-- Start --
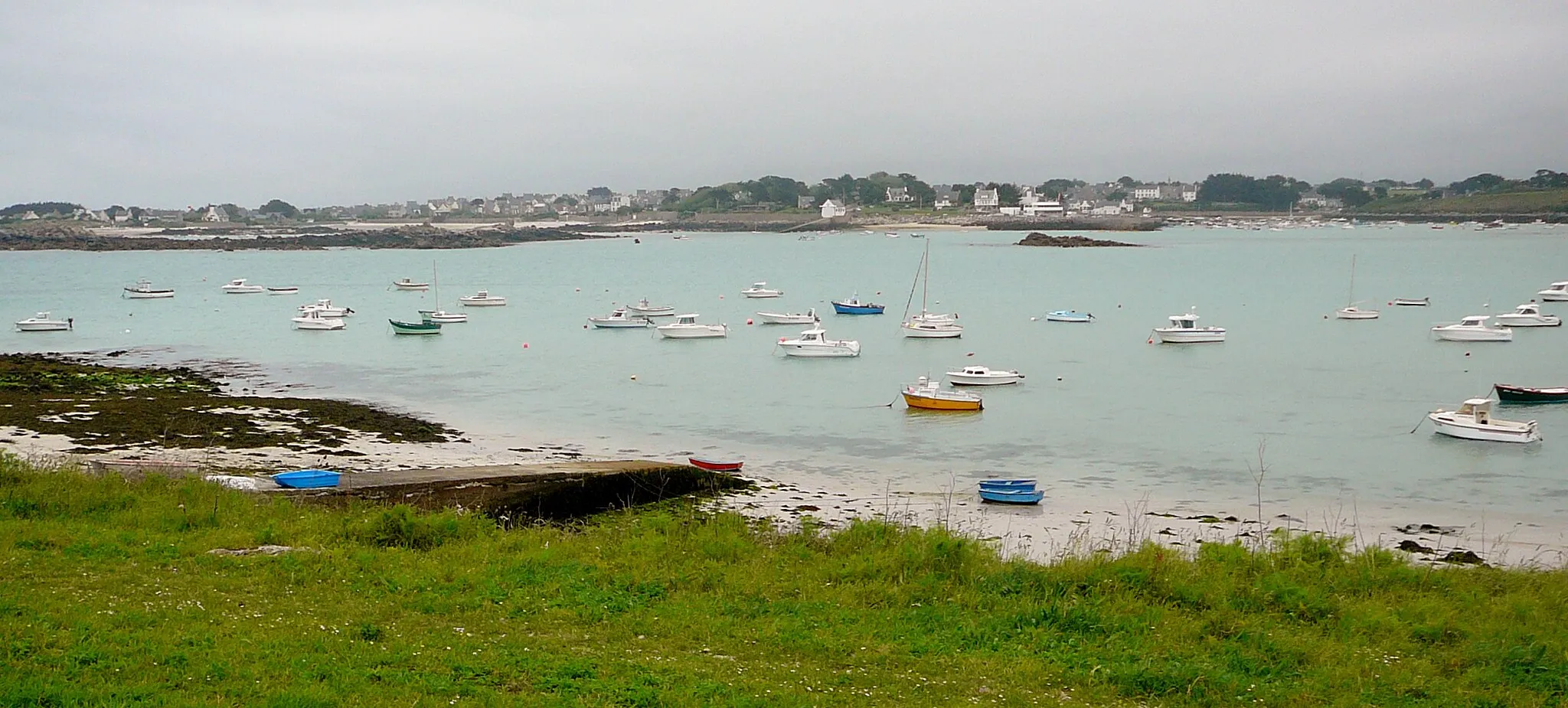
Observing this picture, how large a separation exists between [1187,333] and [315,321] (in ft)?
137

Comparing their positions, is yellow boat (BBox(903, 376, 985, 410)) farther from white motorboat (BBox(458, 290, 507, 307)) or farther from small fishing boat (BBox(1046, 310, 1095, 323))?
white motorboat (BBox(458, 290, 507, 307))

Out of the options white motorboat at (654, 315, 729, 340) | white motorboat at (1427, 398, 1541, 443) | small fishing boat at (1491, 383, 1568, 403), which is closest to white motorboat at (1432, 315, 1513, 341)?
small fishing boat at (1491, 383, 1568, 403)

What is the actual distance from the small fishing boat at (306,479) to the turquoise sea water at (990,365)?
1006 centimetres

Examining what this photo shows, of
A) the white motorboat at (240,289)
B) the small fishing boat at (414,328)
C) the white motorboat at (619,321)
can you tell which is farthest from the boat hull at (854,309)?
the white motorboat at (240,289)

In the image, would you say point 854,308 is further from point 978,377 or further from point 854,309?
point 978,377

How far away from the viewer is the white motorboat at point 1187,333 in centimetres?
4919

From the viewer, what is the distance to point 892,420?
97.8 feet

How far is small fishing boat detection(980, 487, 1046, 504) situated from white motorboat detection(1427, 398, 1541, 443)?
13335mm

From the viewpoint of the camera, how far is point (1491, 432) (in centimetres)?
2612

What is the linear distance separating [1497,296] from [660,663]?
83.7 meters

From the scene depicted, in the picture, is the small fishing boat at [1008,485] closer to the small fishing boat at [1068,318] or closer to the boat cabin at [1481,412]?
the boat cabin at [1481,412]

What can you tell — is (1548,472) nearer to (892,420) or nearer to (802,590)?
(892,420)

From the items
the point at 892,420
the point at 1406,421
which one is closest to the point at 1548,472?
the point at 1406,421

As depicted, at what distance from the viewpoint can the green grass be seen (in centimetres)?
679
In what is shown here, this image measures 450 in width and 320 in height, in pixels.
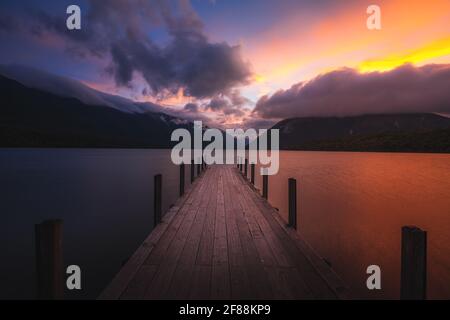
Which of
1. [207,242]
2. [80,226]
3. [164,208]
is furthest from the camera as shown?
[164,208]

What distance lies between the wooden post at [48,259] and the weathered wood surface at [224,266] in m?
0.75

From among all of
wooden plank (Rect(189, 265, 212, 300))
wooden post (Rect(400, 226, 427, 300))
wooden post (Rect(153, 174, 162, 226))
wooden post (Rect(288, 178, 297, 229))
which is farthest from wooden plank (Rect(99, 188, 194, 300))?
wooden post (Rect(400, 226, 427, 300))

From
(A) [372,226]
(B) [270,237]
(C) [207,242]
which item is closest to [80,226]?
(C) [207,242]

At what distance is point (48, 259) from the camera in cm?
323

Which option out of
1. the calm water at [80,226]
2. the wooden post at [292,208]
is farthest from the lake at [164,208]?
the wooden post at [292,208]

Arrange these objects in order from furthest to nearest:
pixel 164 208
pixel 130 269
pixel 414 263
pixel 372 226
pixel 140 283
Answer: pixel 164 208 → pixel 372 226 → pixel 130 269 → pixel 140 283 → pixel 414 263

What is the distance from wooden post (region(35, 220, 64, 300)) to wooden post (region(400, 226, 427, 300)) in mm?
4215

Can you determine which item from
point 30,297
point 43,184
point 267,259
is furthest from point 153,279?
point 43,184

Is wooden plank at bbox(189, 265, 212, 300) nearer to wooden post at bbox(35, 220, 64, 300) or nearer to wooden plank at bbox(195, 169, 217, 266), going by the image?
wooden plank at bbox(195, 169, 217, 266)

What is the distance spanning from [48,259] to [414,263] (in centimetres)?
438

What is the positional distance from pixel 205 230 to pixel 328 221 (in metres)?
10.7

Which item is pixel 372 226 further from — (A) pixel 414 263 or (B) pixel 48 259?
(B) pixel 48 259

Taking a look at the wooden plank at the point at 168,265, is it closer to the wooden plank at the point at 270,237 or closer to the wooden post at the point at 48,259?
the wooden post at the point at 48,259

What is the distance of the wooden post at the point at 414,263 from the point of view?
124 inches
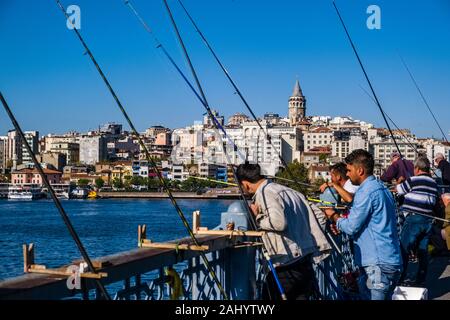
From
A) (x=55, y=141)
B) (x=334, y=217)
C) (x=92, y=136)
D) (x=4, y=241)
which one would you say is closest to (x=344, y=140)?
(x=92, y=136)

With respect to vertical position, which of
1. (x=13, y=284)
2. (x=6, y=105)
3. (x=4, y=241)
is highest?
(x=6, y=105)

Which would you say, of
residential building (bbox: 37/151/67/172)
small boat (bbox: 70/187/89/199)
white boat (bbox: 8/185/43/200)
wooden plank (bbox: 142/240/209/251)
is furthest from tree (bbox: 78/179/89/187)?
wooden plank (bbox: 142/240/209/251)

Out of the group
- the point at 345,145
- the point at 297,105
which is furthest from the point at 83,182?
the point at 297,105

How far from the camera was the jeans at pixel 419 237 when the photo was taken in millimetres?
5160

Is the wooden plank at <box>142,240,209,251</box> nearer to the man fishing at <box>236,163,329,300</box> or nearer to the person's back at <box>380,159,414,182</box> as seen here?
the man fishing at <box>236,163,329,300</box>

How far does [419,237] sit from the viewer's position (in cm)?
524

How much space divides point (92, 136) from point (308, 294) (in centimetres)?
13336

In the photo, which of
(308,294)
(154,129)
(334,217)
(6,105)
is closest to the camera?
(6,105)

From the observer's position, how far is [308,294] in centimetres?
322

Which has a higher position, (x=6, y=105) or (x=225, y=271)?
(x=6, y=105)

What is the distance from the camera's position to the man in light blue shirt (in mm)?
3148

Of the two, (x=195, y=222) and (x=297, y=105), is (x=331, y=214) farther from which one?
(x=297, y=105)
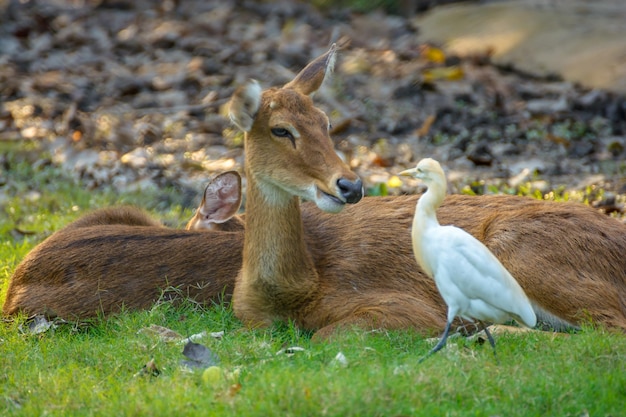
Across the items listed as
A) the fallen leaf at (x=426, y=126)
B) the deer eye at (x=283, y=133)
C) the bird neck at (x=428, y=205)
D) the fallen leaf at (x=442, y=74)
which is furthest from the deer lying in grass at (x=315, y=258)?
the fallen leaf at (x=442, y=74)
-- End --
What needs to be done> Rescale the items starting with the line that contains "How far is small" and going on through the line that contains "83.7 meters". Copy each request unchanged, multiply every distance in the answers by 1.1, round each result to the number of decimal places the original had (halves round up), and give only those lines.

Full solution>
How far is small fishing boat detection(980, 487, 1046, 504) situated from white motorboat detection(1427, 398, 1541, 443)?
14669mm

From the viewpoint of the camera, how far is point (1491, 432) (in centimetres)?
2873

What is the linear distance separating [1497,296] from [660,663]?
92.1 meters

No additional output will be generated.